What Happened on 01/28/2025

We are burying my mom today. It is 01/28/2025. Why is it so hard to comprehend? Each of us live and each of us die. It is a gracious fact of life. 

It feels however, like a horrible punch in the gut. My little mom placed in that big blue box and dropped into a hole in the ground.

It doesn’t feel like a gracious gift. 

It is a gift, however. Her mind and her body were broken. 

As she slipped out of this life and into the next, the King of all Kings was waiting, was watching. He knew everything about her. 

He knew more about her than she knew about herself. 

Did He have to remind her? Did He have to introduce Himself? 

No. 

She knew. 

She knew as she was known. 

My beautiful little mother became who she was created to be. 

This day is a day to celebrate Helen’s life which just started on the other side of Glory. 

Death looks different on the other side. It is the release from the hostilities of our Broken World.

This gift is given by God because He did not want us to live forever in this Hostile Broken Place. 

It is difficult for those of us left here. How do we accept, or comprehend it? How do we go on without the light she provided?

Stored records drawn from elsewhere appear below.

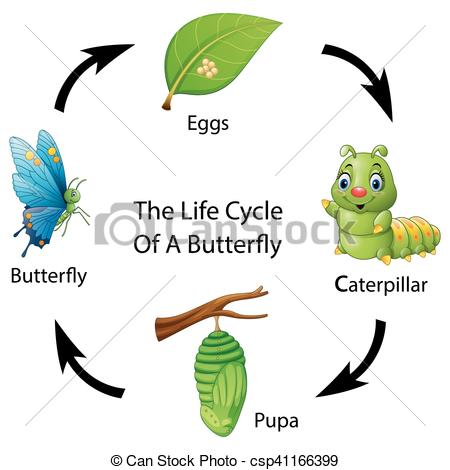 Vector illustration of the. Cycle clipart butterfly graphic library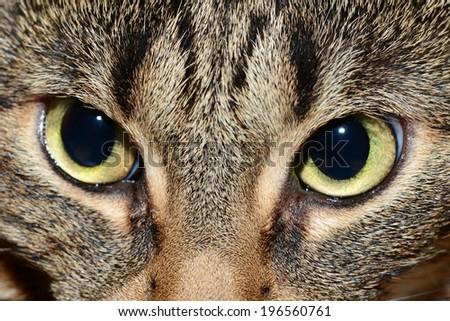 Egyptian Mau - evil eyes - stock photo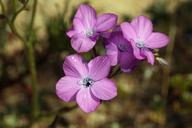 Gilia cana ssp. speciosa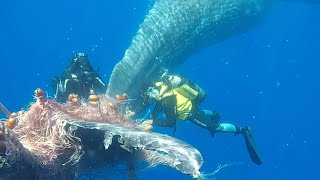 video: Watch: Italian coastguard frees whale trapped in fishing net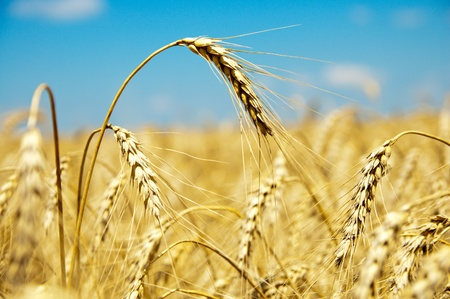 close up of ripe wheat ears against sky. soft focus Stock Photo - 8949204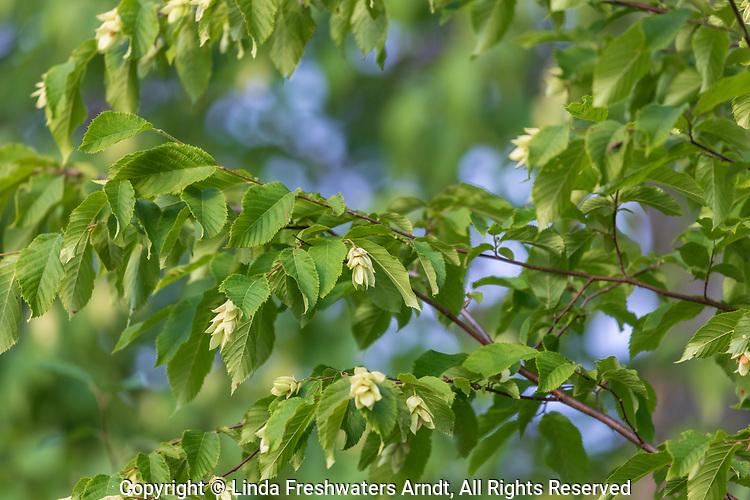 Hop hornbeam growing in northern Wisconsin.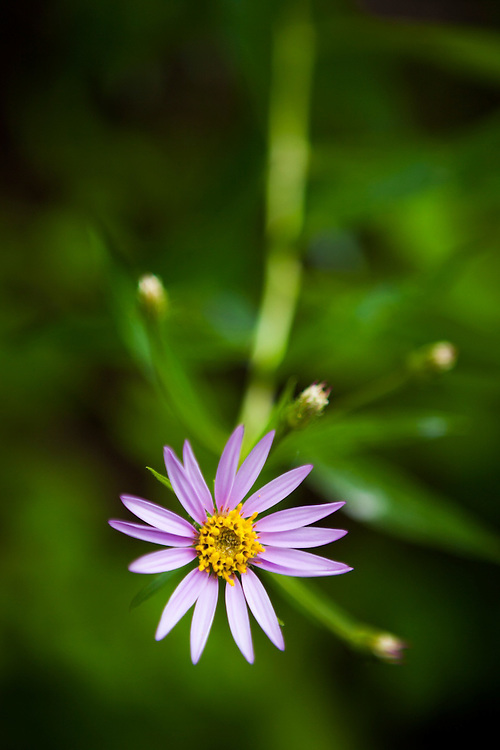 Purple flower growing along Monument Creek Trail, Okanogan National Forest, Washington.
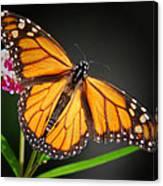 Open Wings Monarch Butterfly Canvas Print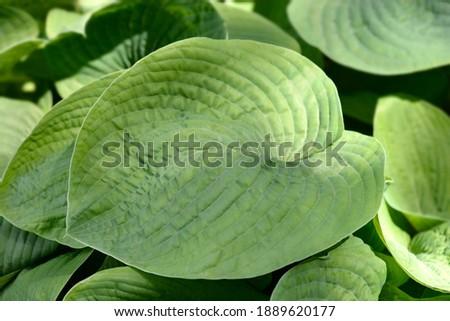 Plantain lily Elegans leaves - Latin name - Hosta sieboldiana Elegans Stock fotó ©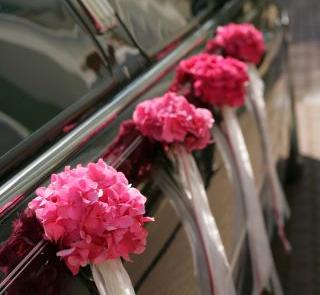 Różowa hortensja i białe wstążki jako ozdoby auta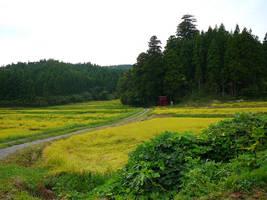 Rice Field Torii by katters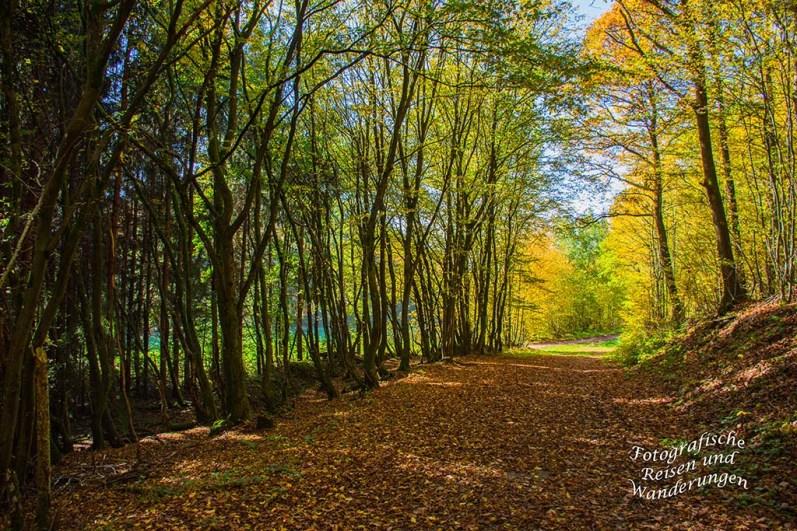 Waldweg entlang der Dhron
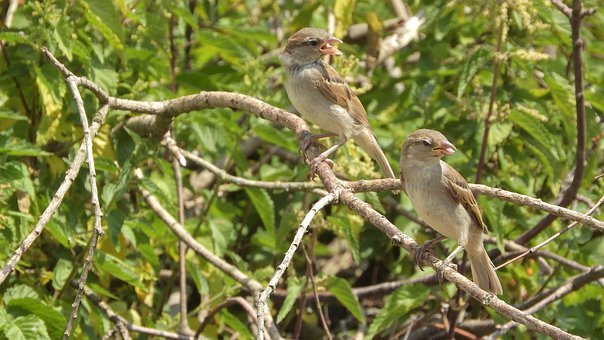 Sparrows On A Branch, Sparrow, House Sparrow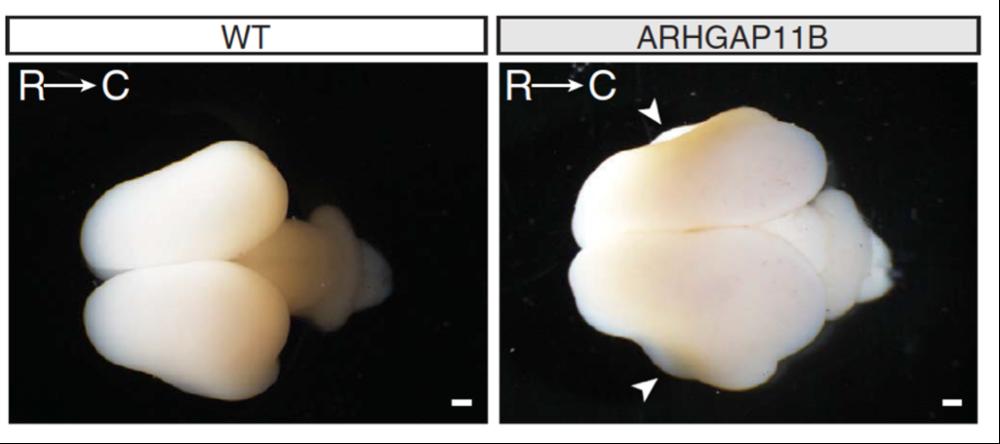 Induction d'expression du gène ARGHAP11B chez le marmouset (@Max-Plank-Neuroscience)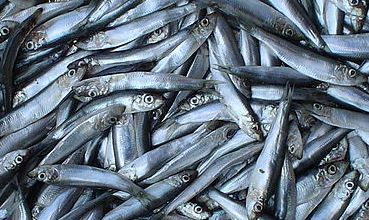 Riba (foto: Wikimedia Commons)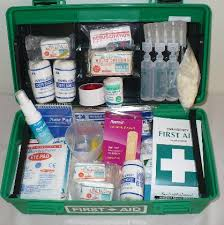 The Basic First Aid for Child Care Programs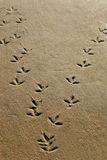 Bird tracks. Wading birds tracks in soft sand on beach Royalty Free Stock Photo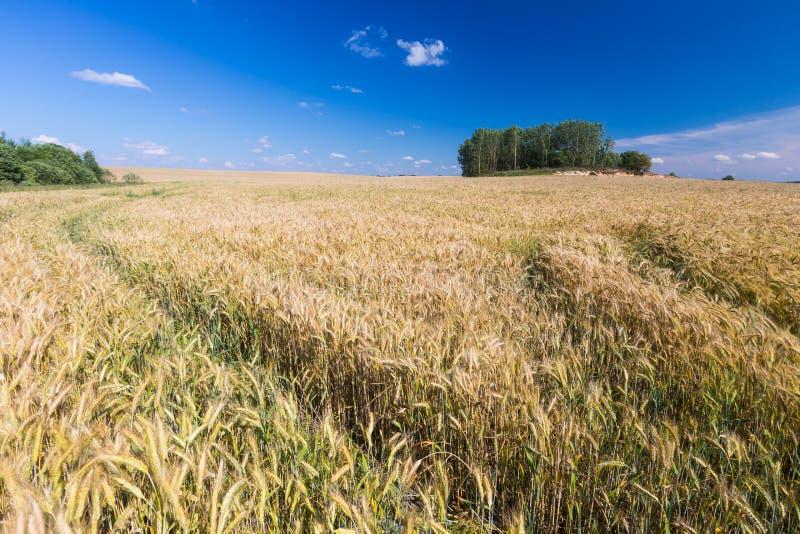 Paysage de champ de maïs photo stock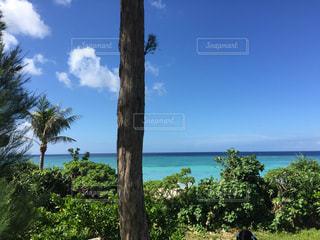 自然,海,空,屋外,樹木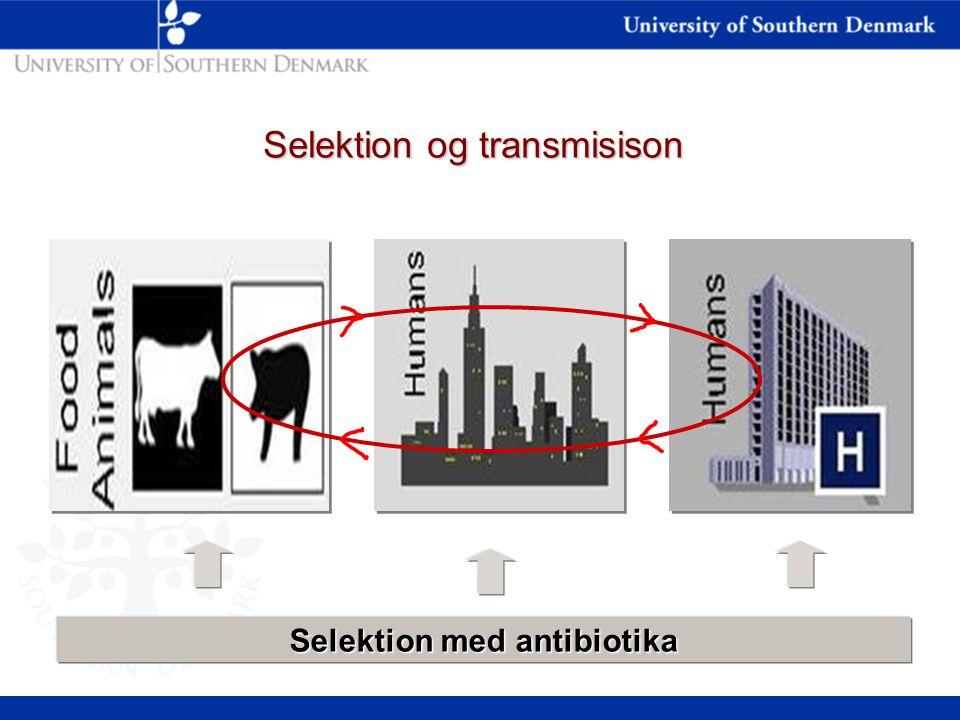 Selektion og transmisison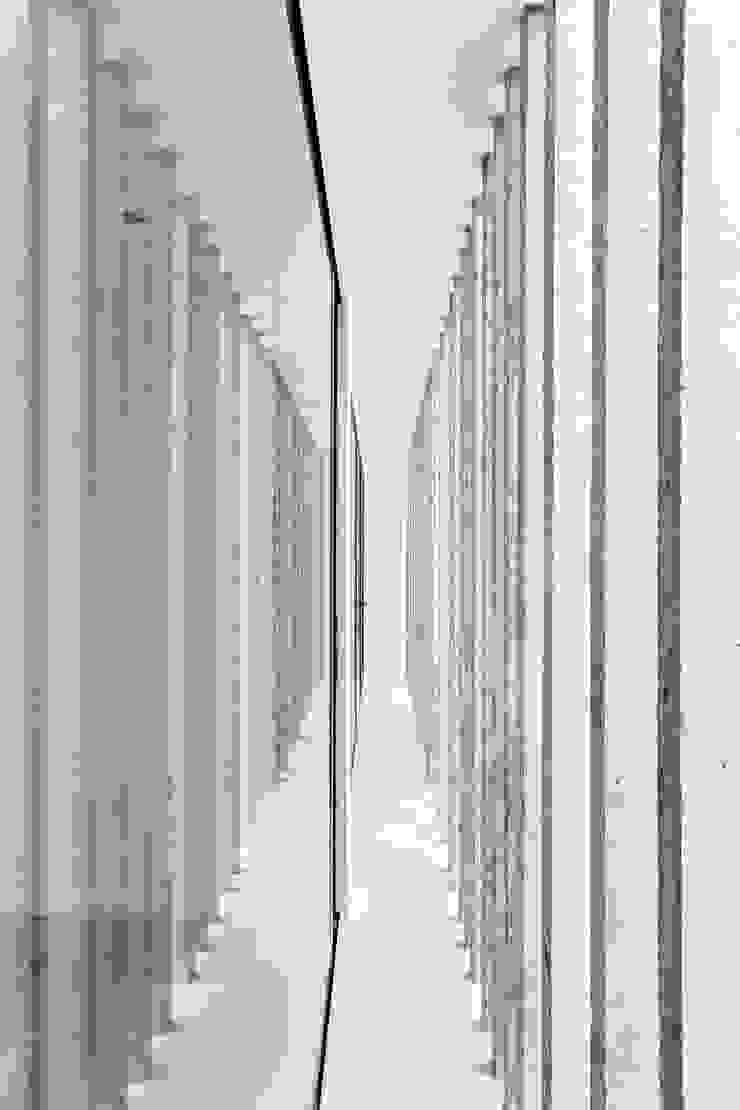 Tường & sàn phong cách hiện đại bởi SMF Arquitectos / Juan Martín Flores, Enrique Speroni, Gabriel Martinez Hiện đại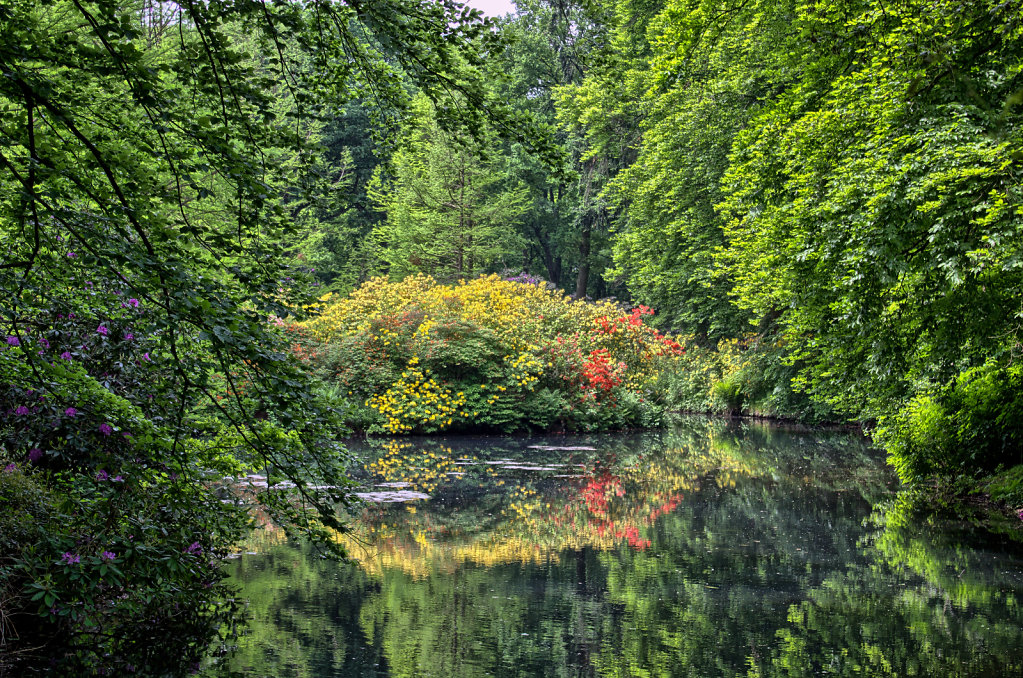 Teich im Rhododendron-Park Bremen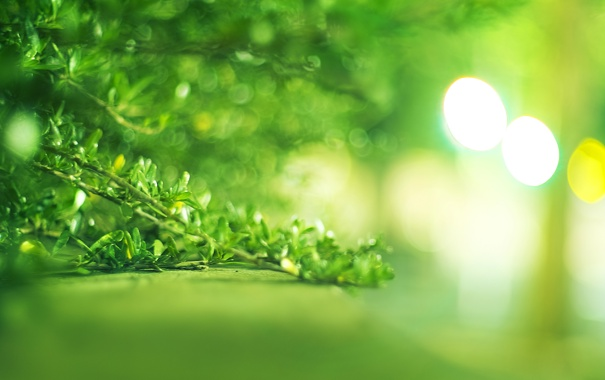 Фото обои зелень, листья, куст, ярко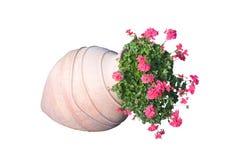 Flores rosadas del geranio fotos de archivo
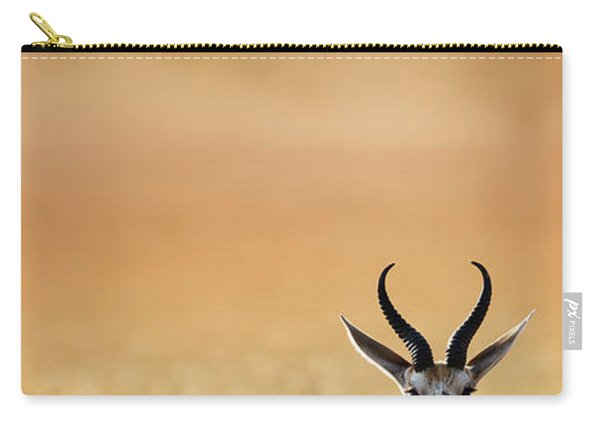 Springbok Resting On Green Desert Grass Carry-all Pouch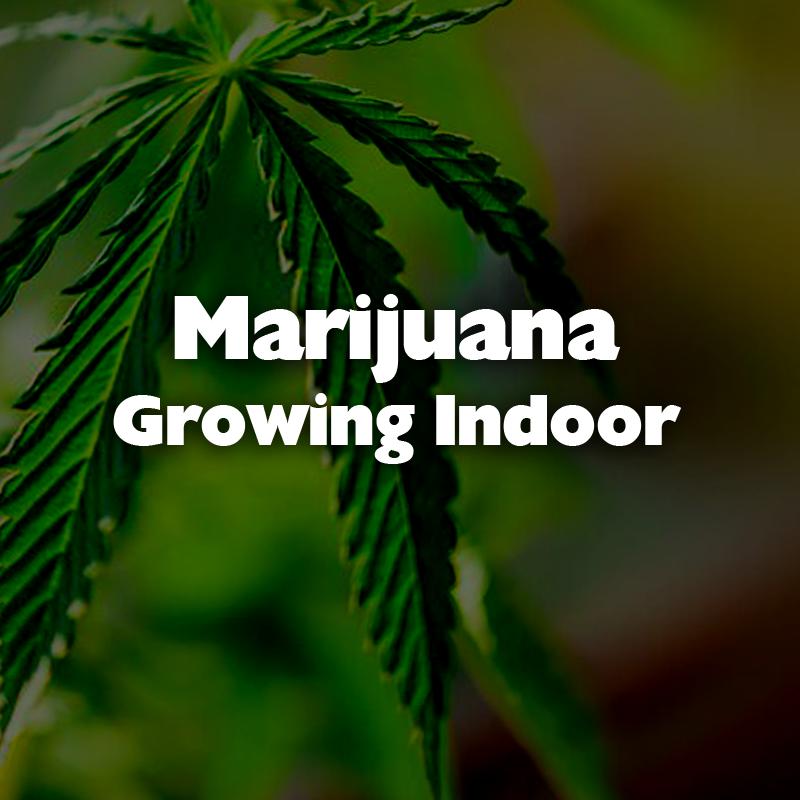 Marijuana Growing Indoor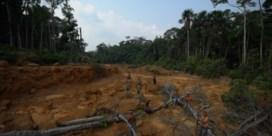 Amazonestammen vechten tegen bosbranden om te overleven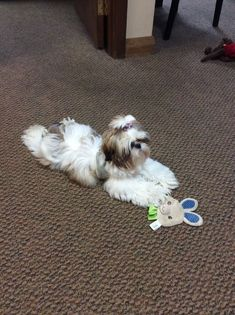 love the shih tzu sit.......                                                                                                                                                     More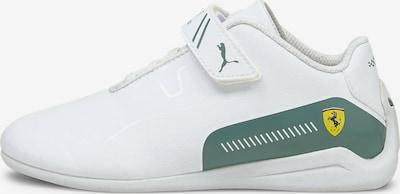 PUMA Sneakers 'Ferrari Drift Cat' in de kleur Groen / Wit, Productweergave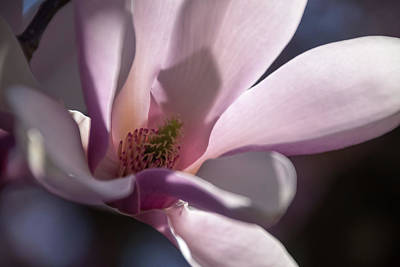 Photograph - Magnolia Blossom - by Julie Weber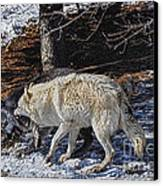 Rocky Mountain Encounter Canvas Print by Skye Ryan-Evans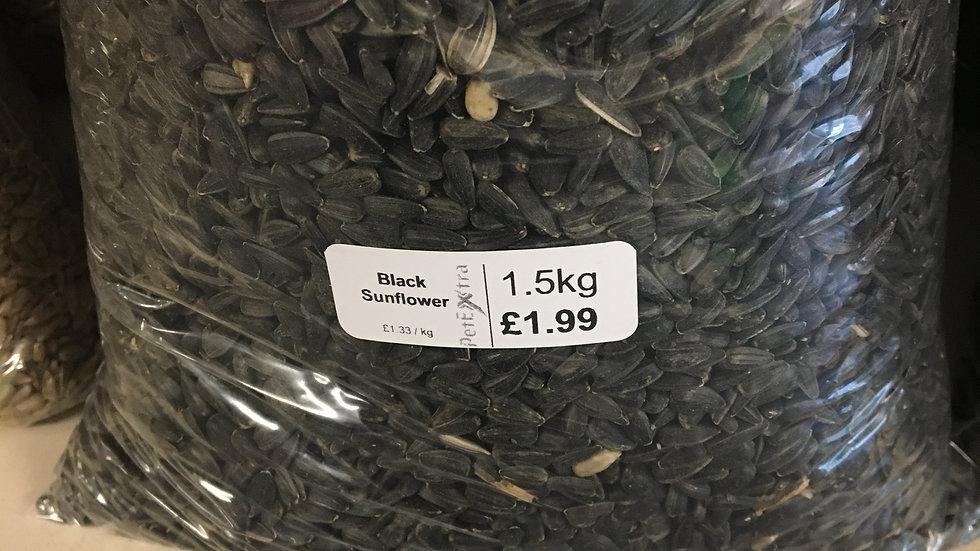 Black Sunflower 15kg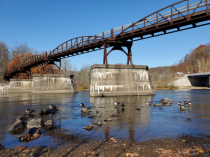 Geese Under the Bridge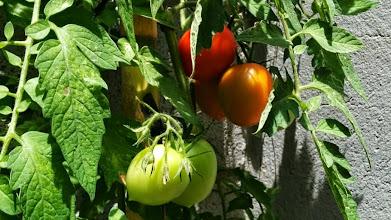 Photo: Tomate - Tomaca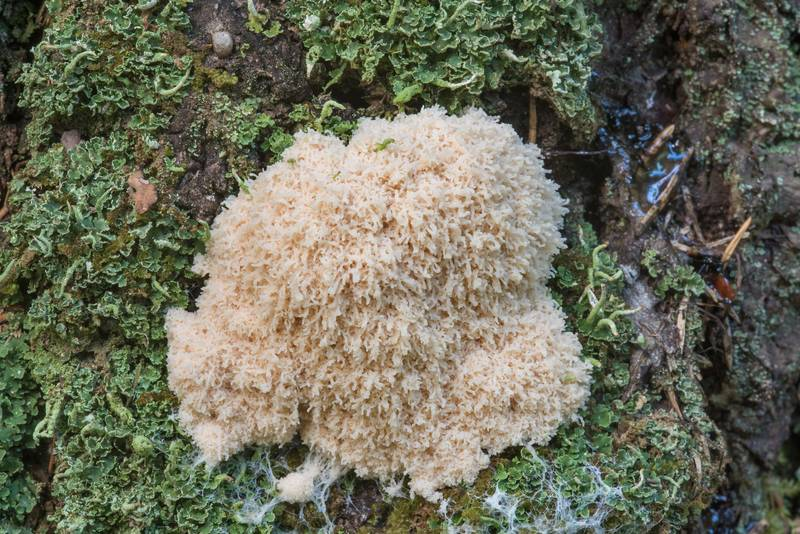 "<B>Fuligo cinerea</B> slime mold at the base of a spruce tree in Kannelyarvi, 45 miles north from Saint Petersburg. Russia, <A HREF=""../date-en/2017-08-11.htm"">August 11, 2017</A>"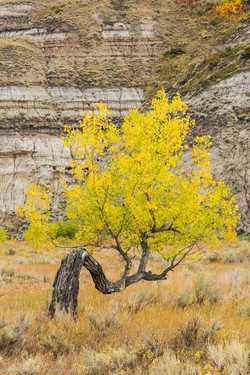 Bowed Cottonwood, Autumn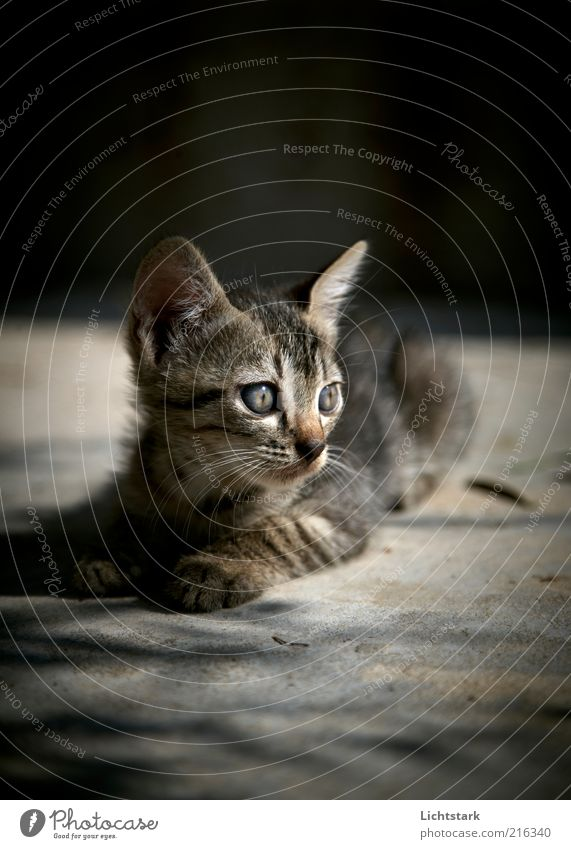 Calm Animal Gray Cat Animal face Lie Observe Natural Curiosity Listening Cute Watchfulness Attentive Baby animal Cat eyes Tiger skin pattern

We will go on in a darker place, asking, and desperately seeking; Light.

(Genesis 3:22)

Unprepared

I was unprepared for the emotions that slapped me yesterday. 

My family was celebrating Easter Sunday. It should have been a day of awe at the incredible gift of the resurrection of Jesus… but, instead, my unresolved grief had me in a rotten mood. 

It has been three months since my mother’s death. I assumed that the rolling grief that cycles through my bitty-brain had temporarily run its course. 

I had so much to do, after all. 

Preparing for a holiday is a bit daunting for an unorganized introvert. I was not graced with the natural ability to host that my mother had. She made everything look so easy. Most likely, it was easy for her. 

Slapped, shocked and unprepared, that was me; on my first holiday dinner without her. 

My mom had not hosted a family celebration for almost seven years, but she was always there. 

I made sure we had family recipes and a few of her favorite dishes to make her happy. It was important to me that she was there. She was still with us, as we celebrated. 

There was one thing I never made. The daunting thing I never even attempted to make: ‘Mimi’s Rolls.’

The recipe, written in her beautiful cursive writing, is in the family binder that she gave us all for Christmas one year. I have an older copy of the recipe written on an index card. It looks so easy. 

It is not. 

I grew up eating these rolls at every holiday. In fact, a holiday wasn’t complete without what she called ‘Good Rolls.’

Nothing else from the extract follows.